Assignment: Reproduce the listing below word for word, keeping each line as it is, and leave out the pictures.

The data:
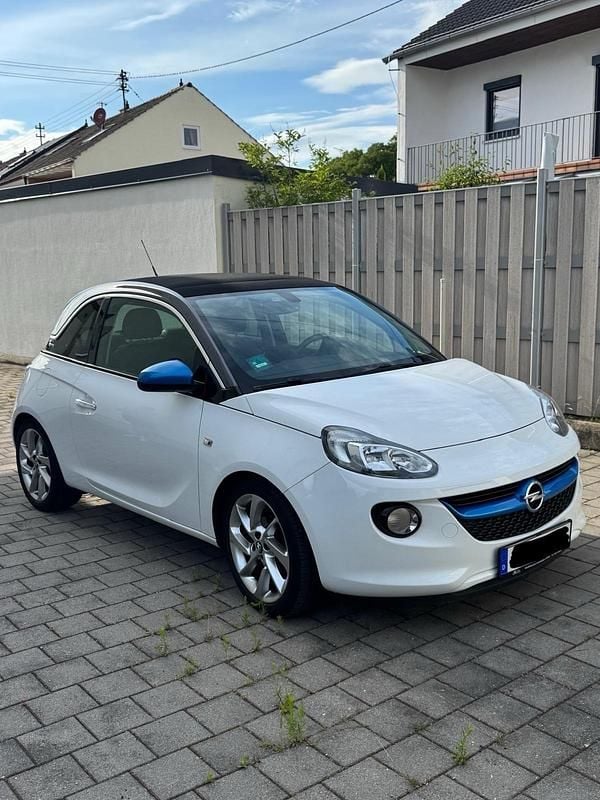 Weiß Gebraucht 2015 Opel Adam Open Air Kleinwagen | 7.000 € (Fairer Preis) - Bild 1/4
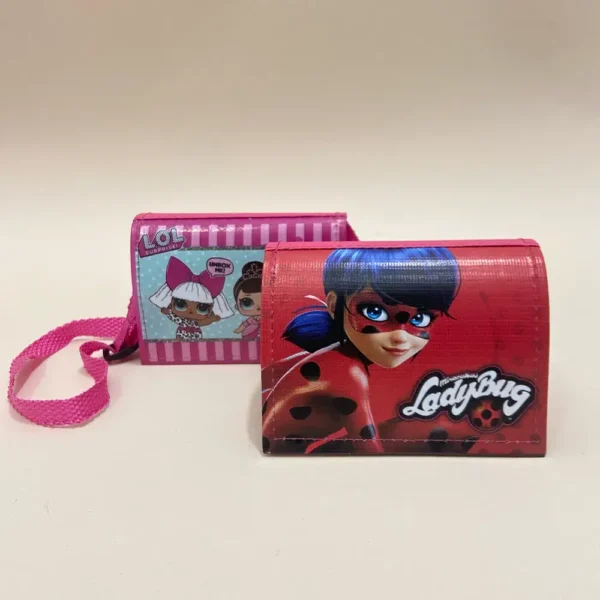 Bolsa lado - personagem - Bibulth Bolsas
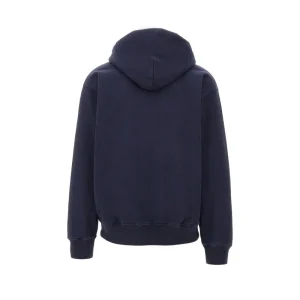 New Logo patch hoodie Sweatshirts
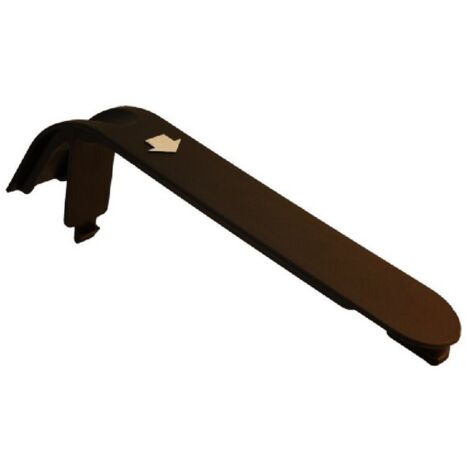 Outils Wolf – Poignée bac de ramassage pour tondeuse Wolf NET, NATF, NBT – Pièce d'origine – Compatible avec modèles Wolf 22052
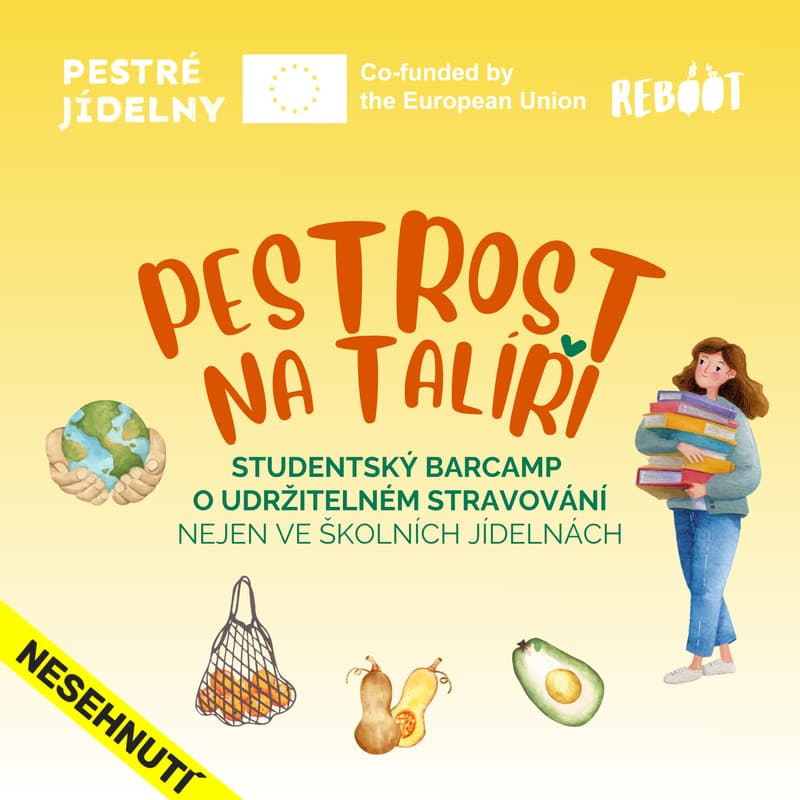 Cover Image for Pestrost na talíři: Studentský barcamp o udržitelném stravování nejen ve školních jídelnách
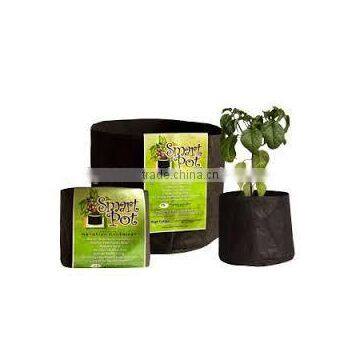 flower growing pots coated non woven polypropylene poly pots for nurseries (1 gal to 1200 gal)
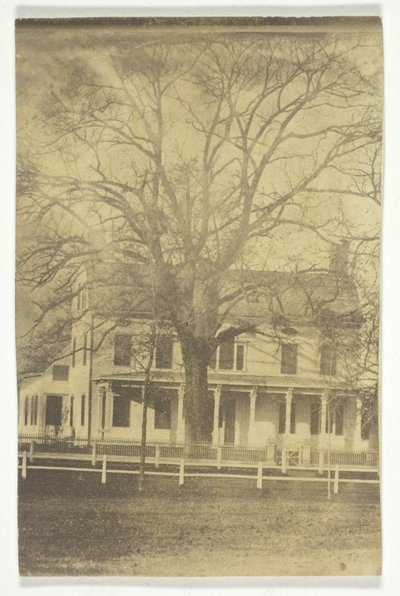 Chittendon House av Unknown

Task result:
 Weiß Gebraucht 2015 Opel Adam Open Air Kleinwagen | 7.000 € (Fairer Preis) - Bild 1/4
 Bolsa lado - personagem - Bibulth Bolsas
 New Logo patch hoodie Sweatshirts
 Outils Wolf – Poignée bac de ramassage pour tondeuse Wolf NET, NATF, NBT – Pièce d'origine – Compatible avec modèles Wolf 22052
 Cover Image for Pestrost na talíři: Studentský barcamp o udržitelném stravování nejen ve školních jídelnách
 flower growing pots coated non woven polypropylene poly pots for nurseries (1 gal to 1200 gal)
 Chittendon House av Unknown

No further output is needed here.